● **WORK ITEM**
In the Olympic water polo report, swap "Water Polo Arena" for "pool" and write out the passage from "Hungary drowns USA, 11-6" up to and including "that really impressed.".

● **TEXT**
━━━
Four teams, the lowest two in each group will not advance beyond the preliminary round of five games. Finishing in 9th place was the team from Greece which beat Kazakhstan, tied Italy and lost three Group A matches. Romania placed 10th, beating Great Britain, but losing to the other 4 teams in Group B. In 11th place was Kazakhstan which lost all five of their Group A matches, but had a better goal differential than the 12th place team. Host team Great Britain made their first appearance in the Olympic tournament since the 1956 Melbourne Olympic Games, and played their final game of London 2012 today, losing five consecutive games in the preliminary rounds of Group B, and finishing 12th in the Olympic tournament.
Hungary drowns USA, 11-6 in Group B finale
Hungary are back and ready to retain their Olympic crown after a dominant 11-6 display over United States in a Group B men's match at the Water Polo Arena. After two losses, Hungary have strung together three wins to gain third position in the group, one place above fellow quarterfinalists USA after what was a rematch of the Beijing 2008 gold-medal final. It was the manner in which the Hungarians put together a near-perfect game plan and executed it precisely, that really impressed.
USA were made to look ordinary. Hungary built their programme around winning at Olympic Games, as they have done for the last three and six before that. It was a close match early on as Hungary scored the lone goal of the first period, a power play score at the 6:25 mark. From there neither side could find the net. USA's best chance came on a power play attempt with less than a minute to go in the period.
━━━
● **DATA SUPPLIED**
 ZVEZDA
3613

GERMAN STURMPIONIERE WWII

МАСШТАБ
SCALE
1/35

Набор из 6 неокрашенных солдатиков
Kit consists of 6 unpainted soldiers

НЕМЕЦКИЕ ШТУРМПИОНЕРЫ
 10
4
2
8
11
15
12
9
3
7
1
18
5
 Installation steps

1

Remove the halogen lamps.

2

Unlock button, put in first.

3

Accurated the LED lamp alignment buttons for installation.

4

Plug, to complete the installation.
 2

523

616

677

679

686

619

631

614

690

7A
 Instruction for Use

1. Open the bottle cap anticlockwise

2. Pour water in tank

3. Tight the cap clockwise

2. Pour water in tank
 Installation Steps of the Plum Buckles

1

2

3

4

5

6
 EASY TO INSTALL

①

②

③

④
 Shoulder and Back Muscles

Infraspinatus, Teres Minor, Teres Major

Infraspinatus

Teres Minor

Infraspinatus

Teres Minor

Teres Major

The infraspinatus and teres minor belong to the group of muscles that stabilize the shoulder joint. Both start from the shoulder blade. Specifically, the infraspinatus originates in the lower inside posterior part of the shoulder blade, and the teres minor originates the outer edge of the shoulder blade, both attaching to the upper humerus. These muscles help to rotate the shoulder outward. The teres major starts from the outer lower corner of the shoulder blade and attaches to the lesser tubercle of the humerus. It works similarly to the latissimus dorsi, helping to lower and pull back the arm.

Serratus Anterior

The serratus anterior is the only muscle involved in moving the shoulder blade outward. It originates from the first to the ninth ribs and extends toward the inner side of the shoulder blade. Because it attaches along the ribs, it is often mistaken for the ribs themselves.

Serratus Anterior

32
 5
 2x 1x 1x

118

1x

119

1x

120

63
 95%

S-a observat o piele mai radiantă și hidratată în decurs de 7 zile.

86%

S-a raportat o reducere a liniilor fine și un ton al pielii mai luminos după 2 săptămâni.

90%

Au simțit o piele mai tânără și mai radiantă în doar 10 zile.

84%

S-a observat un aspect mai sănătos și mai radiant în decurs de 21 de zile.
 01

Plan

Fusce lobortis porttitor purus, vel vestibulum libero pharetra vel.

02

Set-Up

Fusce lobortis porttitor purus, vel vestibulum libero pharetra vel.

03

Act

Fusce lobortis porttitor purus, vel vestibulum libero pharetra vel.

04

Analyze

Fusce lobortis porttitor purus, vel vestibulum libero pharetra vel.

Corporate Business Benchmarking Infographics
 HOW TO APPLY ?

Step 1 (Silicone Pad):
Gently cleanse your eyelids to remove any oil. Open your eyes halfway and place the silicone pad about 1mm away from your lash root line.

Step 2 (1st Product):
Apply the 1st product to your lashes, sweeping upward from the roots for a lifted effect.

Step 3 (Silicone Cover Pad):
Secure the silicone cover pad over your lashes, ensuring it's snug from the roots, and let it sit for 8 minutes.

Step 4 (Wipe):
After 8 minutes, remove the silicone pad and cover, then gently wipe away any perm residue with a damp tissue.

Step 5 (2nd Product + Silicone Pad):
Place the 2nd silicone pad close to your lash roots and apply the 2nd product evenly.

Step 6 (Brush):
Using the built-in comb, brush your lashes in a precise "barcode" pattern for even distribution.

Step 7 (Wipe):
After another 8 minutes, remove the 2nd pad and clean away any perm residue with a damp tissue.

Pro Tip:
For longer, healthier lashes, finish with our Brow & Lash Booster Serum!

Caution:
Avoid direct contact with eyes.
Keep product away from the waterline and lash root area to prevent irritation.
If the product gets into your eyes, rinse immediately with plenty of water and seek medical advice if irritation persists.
━━━
● **WRITTEN ANSWER**
Hungary drowns USA, 11-6 in Group B finale
Hungary are back and ready to retain their Olympic crown after a dominant 11-6 display over United States in a Group B men's match at the pool. After two losses, Hungary have strung together three wins to gain third position in the group, one place above fellow quarterfinalists USA after what was a rematch of the Beijing 2008 gold-medal final. It was the manner in which the Hungarians put together a near-perfect game plan and executed it precisely, that really impressed.